(Required task):
Update the listing from the line with "How distant is" to the line with "3.05 meters", replacing "tire" with "wheel" and changing nothing else.

(Records for processing):
============================================================

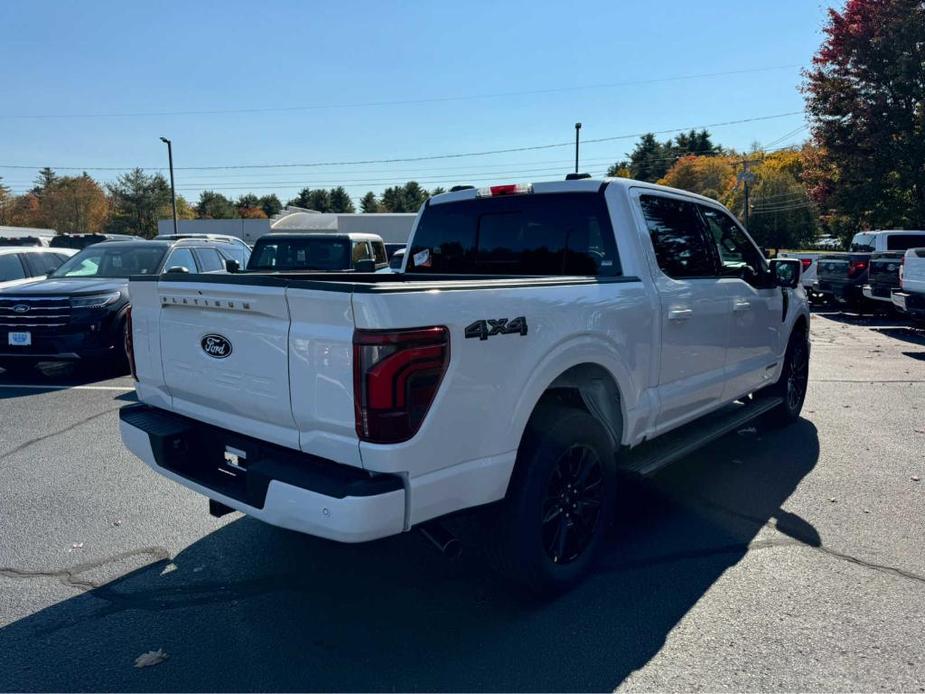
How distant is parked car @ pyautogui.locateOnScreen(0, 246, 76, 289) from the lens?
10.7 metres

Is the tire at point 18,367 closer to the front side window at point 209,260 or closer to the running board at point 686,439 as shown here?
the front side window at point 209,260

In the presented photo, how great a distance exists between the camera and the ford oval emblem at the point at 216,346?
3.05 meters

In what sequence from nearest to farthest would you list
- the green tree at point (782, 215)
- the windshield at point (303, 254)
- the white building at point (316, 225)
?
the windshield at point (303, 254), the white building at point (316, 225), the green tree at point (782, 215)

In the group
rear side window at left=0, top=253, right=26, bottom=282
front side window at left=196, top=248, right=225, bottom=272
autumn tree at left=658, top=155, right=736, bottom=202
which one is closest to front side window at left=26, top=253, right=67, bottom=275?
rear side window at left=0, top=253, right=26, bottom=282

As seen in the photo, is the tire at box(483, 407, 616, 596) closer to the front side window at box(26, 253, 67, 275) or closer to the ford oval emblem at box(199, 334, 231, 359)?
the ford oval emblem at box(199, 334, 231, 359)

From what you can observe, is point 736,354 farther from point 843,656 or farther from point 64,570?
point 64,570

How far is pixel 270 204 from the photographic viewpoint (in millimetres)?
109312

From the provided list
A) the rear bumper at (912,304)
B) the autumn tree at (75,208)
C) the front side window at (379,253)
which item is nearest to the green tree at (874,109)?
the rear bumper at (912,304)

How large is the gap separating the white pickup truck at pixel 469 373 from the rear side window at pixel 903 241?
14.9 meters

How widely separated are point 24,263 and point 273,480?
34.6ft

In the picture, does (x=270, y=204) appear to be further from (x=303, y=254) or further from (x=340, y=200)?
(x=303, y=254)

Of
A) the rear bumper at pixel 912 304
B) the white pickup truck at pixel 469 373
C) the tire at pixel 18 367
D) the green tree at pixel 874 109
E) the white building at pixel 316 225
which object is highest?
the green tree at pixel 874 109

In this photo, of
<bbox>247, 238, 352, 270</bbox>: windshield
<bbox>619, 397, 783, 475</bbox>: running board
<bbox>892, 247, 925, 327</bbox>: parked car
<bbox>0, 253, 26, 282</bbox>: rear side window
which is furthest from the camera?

============================================================

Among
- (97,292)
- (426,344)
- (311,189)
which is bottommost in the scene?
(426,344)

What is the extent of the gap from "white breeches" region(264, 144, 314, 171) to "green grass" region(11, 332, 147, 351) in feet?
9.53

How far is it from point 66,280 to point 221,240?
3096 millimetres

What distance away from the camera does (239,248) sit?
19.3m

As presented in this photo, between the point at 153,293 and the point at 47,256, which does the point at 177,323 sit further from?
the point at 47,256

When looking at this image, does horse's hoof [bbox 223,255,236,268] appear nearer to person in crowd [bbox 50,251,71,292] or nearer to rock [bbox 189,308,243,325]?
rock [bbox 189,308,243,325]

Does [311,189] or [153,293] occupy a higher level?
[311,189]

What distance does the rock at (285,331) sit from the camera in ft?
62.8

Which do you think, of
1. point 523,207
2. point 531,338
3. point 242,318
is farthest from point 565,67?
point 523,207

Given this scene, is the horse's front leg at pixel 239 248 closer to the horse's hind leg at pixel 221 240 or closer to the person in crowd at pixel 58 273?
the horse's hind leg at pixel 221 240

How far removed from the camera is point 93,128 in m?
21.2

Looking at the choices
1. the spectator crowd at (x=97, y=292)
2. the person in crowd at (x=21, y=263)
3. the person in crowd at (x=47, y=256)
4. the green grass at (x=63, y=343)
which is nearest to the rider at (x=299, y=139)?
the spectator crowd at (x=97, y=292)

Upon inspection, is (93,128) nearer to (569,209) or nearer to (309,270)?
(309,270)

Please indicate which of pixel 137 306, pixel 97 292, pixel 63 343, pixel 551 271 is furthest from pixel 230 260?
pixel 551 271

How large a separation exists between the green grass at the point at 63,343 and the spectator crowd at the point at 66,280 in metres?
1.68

============================================================

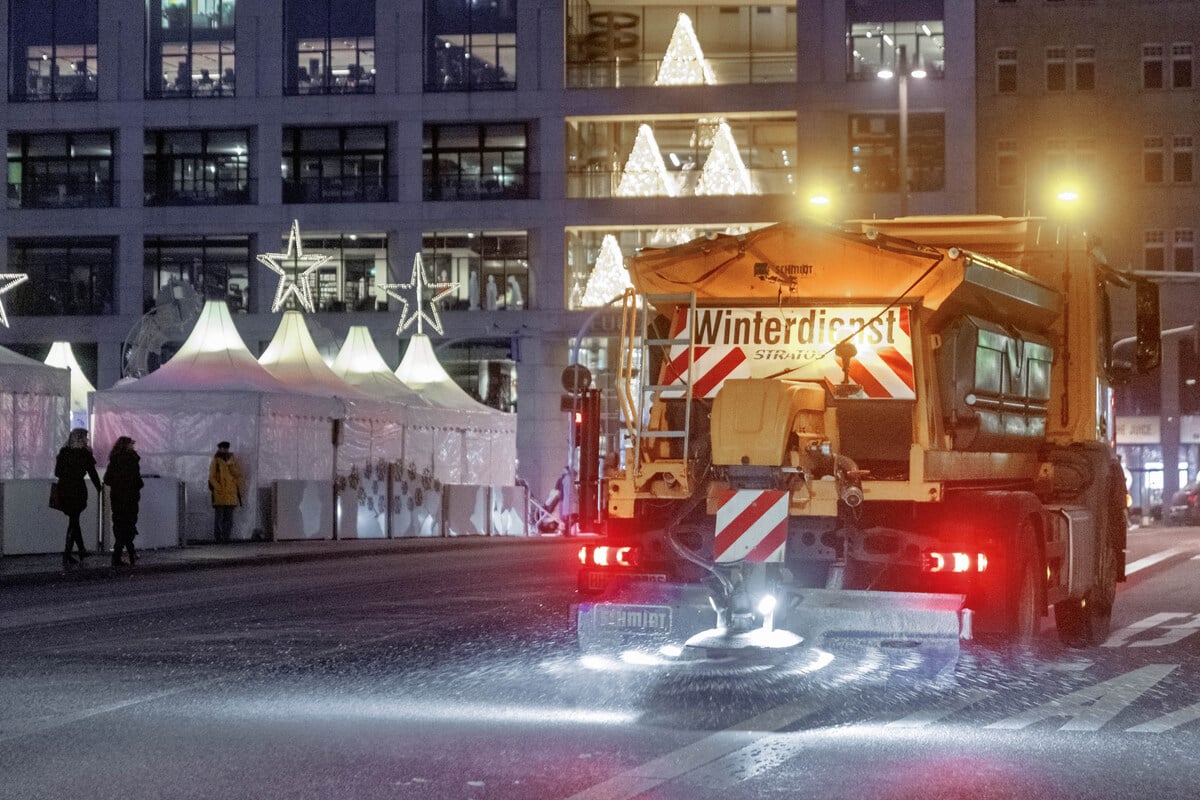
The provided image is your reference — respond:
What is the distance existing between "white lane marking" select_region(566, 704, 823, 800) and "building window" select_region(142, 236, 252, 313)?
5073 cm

============================================================

(Complete output):
How distant is parked car @ pyautogui.locateOnScreen(0, 246, 76, 289) from the lens?
10.7 metres

Is the wheel at point 18,367 closer to the front side window at point 209,260 or closer to the running board at point 686,439 as shown here?
the front side window at point 209,260

In the presented photo, how great a distance exists between the camera and the ford oval emblem at the point at 216,346?
3.05 meters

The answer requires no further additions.